* _Text provided_:
Yea, with the upcomming "shared and private" stuff, I would expect the
the shared<->private conversions would call the routines from patch 3 to
restore direct map entries on private->shared, and zap them on
shared->private.

But as you said, the current upstream state has no notion of "shared"
memory in guest_memfd, so everything is private and thus everything is
direct map removed (although it is indeed already inaccessible anyway
for TDX and friends. That's what makes this patch series a bit awkward
:( )

> -- 
> Cheers,
> 
> David / dhildenb
> 

Best, 
Patrick
Manwaring, Derek Nov. 1, 2024, 12:10 a.m. UTC | #3
On 2024-10-31 at 10:42+0000 Patrick Roy wrote:
> On Thu, 2024-10-31 at 09:50 +0000, David Hildenbrand wrote:
> > On 30.10.24 14:49, Patrick Roy wrote:
> >> Most significantly, I've reduced the patch series to focus only on
> >> direct map removal for guest_memfd for now, leaving the whole "how to do
> >> non-CoCo VMs in guest_memfd" for later. If this separation is
> >> acceptable, then I think I can drop the RFC tag in the next revision
> >> (I've mainly kept it here because I'm not entirely sure what to do with
> >> patches 3 and 4).
> >
> > Hi,
> >
> > keeping upcoming "shared and private memory in guest_memfd" in mind, I
> > assume the focus would be to only remove the direct map for private memory?
> >
> > So in the current upstream state, you would only be removing the direct
> > map for private memory, currently translating to "encrypted"/"protected"

* _Exercise tasks_:
A – According to the guest_memfd thread, why is all guest_memfd memory removed from the direct map in the current upstream state? Answer in one to three sentences.
B – Can you write what comes next in the guest_memfd thread, picking up right after its final words?
The listing is separate material with no connection to the guest_memfd thread.

* _Study material_:
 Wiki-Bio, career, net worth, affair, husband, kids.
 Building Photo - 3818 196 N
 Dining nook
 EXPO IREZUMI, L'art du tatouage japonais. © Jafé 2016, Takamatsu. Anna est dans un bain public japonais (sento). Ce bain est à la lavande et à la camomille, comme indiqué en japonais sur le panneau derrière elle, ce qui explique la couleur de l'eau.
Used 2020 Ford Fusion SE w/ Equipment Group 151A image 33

...

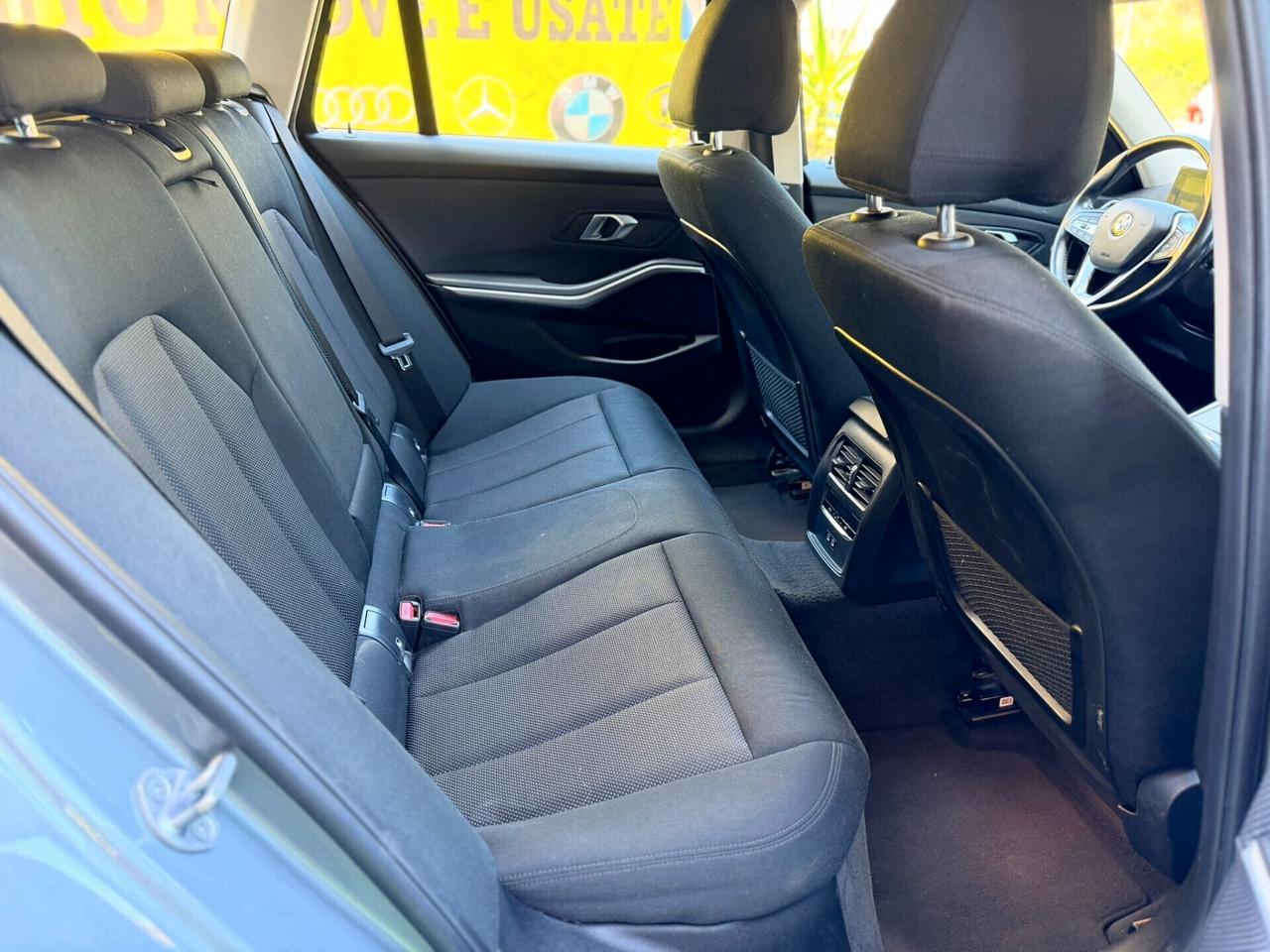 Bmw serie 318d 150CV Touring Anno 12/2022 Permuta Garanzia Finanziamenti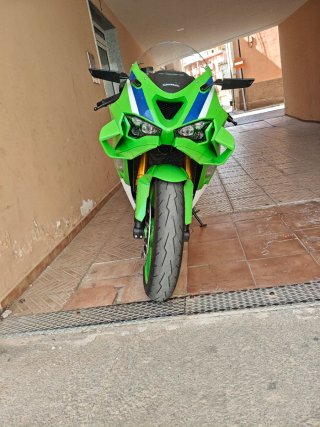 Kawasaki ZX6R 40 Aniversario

...

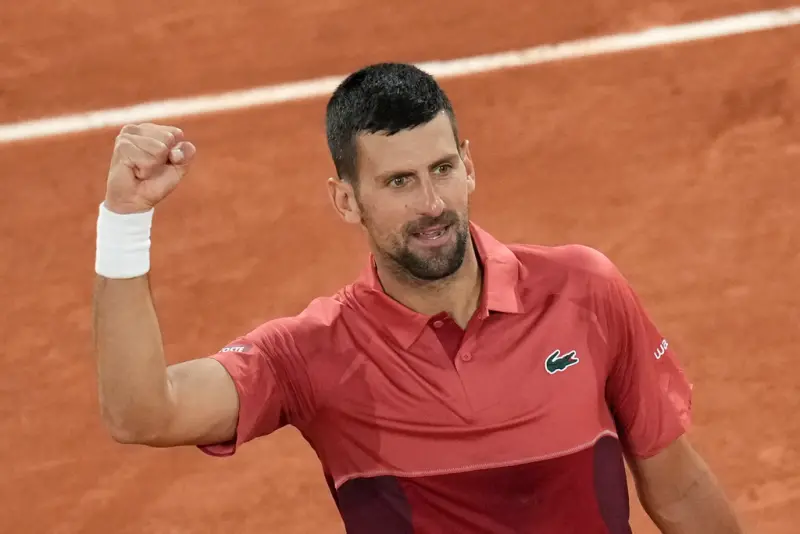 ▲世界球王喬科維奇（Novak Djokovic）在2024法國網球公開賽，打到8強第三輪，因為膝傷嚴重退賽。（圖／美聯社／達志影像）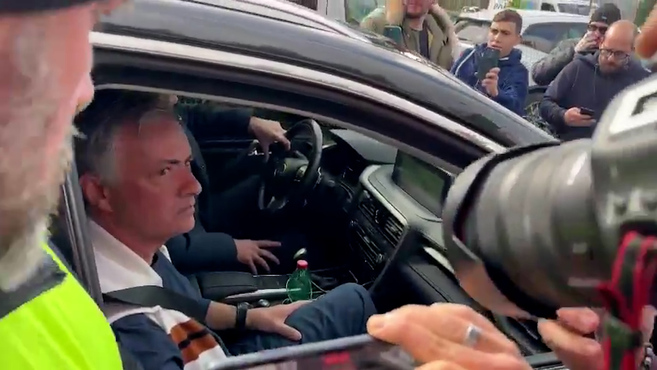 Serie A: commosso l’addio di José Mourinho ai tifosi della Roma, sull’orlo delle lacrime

* _Results of the tasks_:
A – The current upstream state has no notion of "shared" memory in guest_memfd. All of that memory therefore counts as private, so all of it is removed from the direct map.

B –
> > memory that is inaccessible either way already.
> >
> > Correct?
>
> Yea, with the upcomming "shared and private" stuff, I would expect the
> the shared<->private conversions would call the routines from patch 3 to
> restore direct map entries on private->shared, and zap them on
> shared->private.
>
> But as you said, the current upstream state has no notion of "shared"
> memory in guest_memfd, so everything is private and thus everything is
> direct map removed (although it is indeed already inaccessible anyway
> for TDX and friends. That's what makes this patch series a bit awkward
> :( )

TDX and SEV encryption happens between the core and main memory, so
cached guest data we're most concerned about for transient execution
attacks isn't necessarily inaccessible.

I'd be interested what Intel, AMD, and other folks think on this, but I
think direct map removal is worthwhile for CoCo cases as well.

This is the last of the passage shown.